Overly Liquid: The US Dollar Drops to $20 Million – Here’s What Will Replace It


The Hyperliquid (HYPE) stablecoin market has become increasingly concentrated as liquidity continues to shift towards USD Coin (USDC) rather than the native USDH.

This trend reflects traders’ preference for deeper liquidity and stable settlement assets over native DeFi stablecoins.

The Hyperliquid Foundation has provided nearly $10 million in grants to help with migration costs and ensure that each of its protocols continues to work smoothly. These are HIP-1, HIP-3, HyperEVM, bridge, and on-premises protocols.

Source: X

Additionally, users can swap their USDH for USDC through the same migration paths, reducing friction during the transfer process.

According to DeFiLlama, USDC now dominates Hyperliquid’s stablecoin liquidity.

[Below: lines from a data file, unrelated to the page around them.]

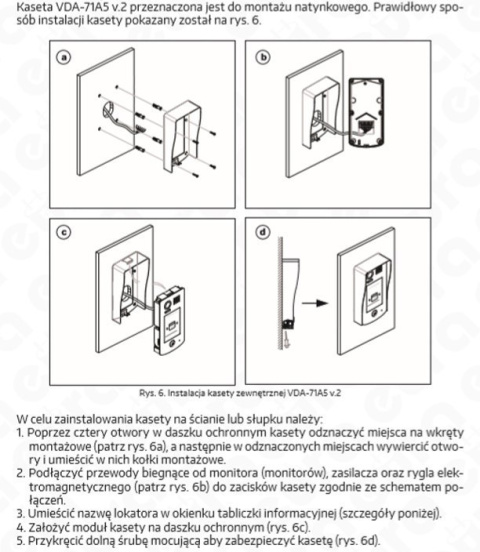 Kaseta VDA-71A5 v.2 przeznaczona jest do montażu natynkowego. Prawidłowy sposób instalacji kasety pokazany został na rys. 6.

a

b

c

d

Rys. 6. Instalacja kasety zewnętrznej VDA-71A5 v.2

W celu zainstalowania kasety na ścianie lub słupku należy:
1. Poprzez cztery otwory w daszku ochronnym kasety odznaczyć miejsca na wkręty montażowe (patrz rys. 6a), a następnie w odznaczonych miejscach wywiercić otwory i umieścić w nich kołki montażowe.
2. Podłączyć przewody biegnące od monitora (monitorów), zasilacza oraz rygla elektromagnetycznego (patrz rys. 6b) do zacisków kasety zgodnie ze schematem połączeń.
3. Umieścić nazwę lokatora w okienku tabliczki informacyjnej (szczegóły poniżej).
4. Założyć moduł kasety na daszku ochronnym (rys. 6c).
5. Przykręcić dolną śrubę mocującą aby zabezpieczyć kasetę (rys. 6d).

In fact, USDC represents $5.74 billion of Hyperliquid’s stablecoin pool of $5.96 billion. Conversely, US dollar holdings fell sharply to just $20 million.

Source: Devilama

Meanwhile, Tether (USDT) Tracks of approximately $155 million. These numbers clearly indicate that network effects support the increasing dominance of USDC.

This imbalance suggests that network effects are enhancing USDC’s leadership, making it the preferred security across the spot and perpetual markets. If institutional activity continues to expand, USDC Dominance can be further strengthened.

Otherwise, the USD will require meaningful improvements in facilities to regain market share.

Protocol activity enhances the benefit of HYPE

This orderly migration is already translating into stronger on-chain activity as Hyperliquid continues to scale around the first USDC model. This shift did not disrupt user engagement.

It has allowed a sustained level of around 6,932 daily active addresses and over 315,000 daily transactions, according to DeFiLlama. Data.

Meanwhile, Permanent trading volume It remained near $2.8 billion, strengthening Hyperliquid’s lead in on-chain derivatives.

The growing activity also generates hundreds of millions in annual fee revenue, creating recurring value for the ecosystem. These fees increasingly flow to HYPE through staking, priority fees, repurchases and incentives rather than relying primarily on speculation.

If trading activity and USDC liquidity continue to grow together, HYPE’s long-term value gain may be further enhanced. Otherwise, slower network activity may gradually reduce revenue growth.